Write out word for word the part of the listing that opens with the line containing "How large is" and closes with the line containing "128 centimetres", including both of those lines.

----------

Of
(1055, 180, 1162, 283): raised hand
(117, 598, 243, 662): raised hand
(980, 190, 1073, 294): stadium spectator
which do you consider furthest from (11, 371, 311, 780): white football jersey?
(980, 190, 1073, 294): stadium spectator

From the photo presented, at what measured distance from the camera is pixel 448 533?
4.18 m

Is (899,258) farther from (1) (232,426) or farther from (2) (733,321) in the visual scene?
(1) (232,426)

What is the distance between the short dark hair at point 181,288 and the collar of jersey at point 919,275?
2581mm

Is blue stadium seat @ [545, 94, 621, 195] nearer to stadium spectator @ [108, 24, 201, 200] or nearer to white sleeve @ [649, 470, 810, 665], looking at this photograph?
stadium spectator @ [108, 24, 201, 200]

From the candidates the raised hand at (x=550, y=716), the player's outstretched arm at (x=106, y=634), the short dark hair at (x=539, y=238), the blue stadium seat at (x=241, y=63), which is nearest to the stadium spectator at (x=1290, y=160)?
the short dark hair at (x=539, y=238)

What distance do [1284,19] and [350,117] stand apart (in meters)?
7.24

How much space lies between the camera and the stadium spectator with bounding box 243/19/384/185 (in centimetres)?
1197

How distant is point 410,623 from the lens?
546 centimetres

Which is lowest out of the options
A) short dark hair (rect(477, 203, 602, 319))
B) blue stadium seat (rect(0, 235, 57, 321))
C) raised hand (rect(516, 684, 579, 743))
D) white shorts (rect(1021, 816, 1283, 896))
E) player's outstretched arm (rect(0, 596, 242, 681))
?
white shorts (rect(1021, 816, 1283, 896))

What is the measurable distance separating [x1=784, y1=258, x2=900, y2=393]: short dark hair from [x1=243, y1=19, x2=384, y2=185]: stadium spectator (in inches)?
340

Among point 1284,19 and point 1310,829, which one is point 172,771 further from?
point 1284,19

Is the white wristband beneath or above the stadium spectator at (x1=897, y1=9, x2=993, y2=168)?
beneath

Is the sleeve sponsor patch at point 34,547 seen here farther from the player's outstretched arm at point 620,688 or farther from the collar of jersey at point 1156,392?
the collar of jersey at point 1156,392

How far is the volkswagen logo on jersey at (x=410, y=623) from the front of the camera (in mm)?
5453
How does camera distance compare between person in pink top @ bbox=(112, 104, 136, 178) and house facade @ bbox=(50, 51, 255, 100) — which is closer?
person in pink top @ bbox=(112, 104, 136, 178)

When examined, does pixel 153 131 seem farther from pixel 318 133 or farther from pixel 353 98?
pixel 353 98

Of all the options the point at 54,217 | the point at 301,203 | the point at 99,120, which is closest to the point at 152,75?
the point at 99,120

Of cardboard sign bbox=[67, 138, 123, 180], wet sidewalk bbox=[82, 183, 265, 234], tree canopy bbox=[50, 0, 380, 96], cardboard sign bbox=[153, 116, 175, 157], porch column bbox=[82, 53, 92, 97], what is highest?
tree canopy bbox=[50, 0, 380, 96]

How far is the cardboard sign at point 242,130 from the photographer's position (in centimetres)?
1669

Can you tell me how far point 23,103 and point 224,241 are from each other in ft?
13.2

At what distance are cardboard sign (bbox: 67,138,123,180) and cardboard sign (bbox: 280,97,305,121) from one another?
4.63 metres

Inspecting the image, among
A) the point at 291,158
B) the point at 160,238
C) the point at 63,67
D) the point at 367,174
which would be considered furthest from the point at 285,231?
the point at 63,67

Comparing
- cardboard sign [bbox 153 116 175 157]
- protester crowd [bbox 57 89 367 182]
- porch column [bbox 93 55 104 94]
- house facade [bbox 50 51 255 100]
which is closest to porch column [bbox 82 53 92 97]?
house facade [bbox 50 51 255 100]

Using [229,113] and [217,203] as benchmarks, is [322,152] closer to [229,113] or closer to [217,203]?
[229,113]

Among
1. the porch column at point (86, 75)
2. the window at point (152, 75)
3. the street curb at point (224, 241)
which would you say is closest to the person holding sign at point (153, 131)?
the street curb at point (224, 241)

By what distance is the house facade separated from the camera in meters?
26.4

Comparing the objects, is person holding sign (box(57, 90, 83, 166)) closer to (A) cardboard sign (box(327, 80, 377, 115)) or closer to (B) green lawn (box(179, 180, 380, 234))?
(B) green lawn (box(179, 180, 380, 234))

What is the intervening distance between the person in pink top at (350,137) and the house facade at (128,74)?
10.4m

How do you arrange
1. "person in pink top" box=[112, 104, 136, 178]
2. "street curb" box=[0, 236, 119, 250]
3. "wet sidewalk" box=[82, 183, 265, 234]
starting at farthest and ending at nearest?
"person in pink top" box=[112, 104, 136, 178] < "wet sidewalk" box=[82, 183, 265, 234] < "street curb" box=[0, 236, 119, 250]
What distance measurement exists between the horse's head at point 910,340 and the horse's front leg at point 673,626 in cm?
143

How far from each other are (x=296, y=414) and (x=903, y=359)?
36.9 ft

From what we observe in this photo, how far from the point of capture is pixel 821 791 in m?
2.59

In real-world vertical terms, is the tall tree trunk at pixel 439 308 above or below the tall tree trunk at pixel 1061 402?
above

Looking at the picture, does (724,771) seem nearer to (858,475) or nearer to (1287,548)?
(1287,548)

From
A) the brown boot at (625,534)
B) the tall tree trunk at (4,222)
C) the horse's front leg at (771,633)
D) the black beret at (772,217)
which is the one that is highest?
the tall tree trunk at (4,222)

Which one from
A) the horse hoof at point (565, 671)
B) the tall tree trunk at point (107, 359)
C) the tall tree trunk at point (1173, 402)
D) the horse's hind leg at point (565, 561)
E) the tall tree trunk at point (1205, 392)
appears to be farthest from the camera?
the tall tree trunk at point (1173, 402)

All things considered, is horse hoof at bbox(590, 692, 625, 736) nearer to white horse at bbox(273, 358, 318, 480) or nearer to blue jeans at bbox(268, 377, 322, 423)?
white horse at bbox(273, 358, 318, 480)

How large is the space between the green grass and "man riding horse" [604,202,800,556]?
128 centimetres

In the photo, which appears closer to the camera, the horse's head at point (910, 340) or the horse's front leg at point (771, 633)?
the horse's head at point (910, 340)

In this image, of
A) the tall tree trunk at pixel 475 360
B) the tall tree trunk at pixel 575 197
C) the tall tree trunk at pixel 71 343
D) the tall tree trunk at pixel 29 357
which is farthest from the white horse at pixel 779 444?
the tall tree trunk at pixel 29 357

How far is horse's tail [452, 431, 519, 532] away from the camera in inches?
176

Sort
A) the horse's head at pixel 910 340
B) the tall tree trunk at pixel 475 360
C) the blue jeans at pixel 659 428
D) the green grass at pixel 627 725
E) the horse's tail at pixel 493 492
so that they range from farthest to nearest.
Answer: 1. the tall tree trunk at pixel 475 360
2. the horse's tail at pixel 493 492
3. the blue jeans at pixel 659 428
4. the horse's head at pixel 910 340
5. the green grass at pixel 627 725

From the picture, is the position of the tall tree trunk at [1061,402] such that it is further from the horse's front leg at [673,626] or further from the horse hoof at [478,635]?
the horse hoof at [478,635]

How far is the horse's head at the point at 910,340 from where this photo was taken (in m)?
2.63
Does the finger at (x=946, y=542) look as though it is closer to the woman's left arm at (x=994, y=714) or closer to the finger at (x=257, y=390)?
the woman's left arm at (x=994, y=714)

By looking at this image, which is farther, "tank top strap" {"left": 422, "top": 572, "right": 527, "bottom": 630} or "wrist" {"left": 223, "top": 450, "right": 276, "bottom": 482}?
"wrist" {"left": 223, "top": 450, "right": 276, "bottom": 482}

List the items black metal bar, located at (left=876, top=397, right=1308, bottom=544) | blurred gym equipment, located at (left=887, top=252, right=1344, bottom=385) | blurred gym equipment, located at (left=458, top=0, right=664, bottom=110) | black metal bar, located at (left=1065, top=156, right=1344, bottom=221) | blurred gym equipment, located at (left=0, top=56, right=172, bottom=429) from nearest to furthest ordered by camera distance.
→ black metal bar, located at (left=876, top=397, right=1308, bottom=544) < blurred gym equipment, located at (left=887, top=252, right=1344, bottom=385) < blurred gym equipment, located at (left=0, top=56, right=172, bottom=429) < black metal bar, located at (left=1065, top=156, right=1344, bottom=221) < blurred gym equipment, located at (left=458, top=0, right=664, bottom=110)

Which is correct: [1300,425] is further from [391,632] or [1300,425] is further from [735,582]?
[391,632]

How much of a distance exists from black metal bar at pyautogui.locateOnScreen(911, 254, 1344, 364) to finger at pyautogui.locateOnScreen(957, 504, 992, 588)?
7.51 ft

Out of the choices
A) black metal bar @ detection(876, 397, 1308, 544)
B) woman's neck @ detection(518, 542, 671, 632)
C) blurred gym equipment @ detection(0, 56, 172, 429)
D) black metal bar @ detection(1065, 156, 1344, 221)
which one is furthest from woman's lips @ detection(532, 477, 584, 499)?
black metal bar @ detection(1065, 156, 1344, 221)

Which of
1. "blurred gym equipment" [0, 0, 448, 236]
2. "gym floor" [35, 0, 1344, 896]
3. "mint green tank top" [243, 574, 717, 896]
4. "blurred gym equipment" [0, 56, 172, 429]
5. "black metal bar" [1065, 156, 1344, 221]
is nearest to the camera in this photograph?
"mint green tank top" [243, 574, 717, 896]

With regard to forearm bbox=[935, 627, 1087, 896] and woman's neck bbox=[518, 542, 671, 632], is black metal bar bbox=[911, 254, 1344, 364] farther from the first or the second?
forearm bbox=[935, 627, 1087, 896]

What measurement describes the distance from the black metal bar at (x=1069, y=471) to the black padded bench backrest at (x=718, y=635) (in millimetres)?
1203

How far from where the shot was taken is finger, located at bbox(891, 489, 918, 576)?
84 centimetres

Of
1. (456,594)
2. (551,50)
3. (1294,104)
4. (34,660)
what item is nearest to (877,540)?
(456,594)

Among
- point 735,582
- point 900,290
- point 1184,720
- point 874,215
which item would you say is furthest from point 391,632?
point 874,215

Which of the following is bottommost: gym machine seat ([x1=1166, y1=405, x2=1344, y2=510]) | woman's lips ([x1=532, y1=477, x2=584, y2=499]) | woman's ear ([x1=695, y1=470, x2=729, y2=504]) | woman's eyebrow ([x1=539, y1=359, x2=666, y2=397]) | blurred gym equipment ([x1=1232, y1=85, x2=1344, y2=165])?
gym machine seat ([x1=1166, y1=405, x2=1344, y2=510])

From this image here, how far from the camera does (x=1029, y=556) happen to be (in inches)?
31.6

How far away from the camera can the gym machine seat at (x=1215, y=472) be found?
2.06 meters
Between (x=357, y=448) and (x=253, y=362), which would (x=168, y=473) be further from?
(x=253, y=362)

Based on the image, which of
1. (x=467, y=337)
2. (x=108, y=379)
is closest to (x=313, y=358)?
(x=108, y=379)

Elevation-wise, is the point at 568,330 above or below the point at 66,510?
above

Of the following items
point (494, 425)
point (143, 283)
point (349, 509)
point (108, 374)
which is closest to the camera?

----------

— Answer for this exercise —
How large is the space between the green grass and "man riding horse" [604,202,800,556]?
128 centimetres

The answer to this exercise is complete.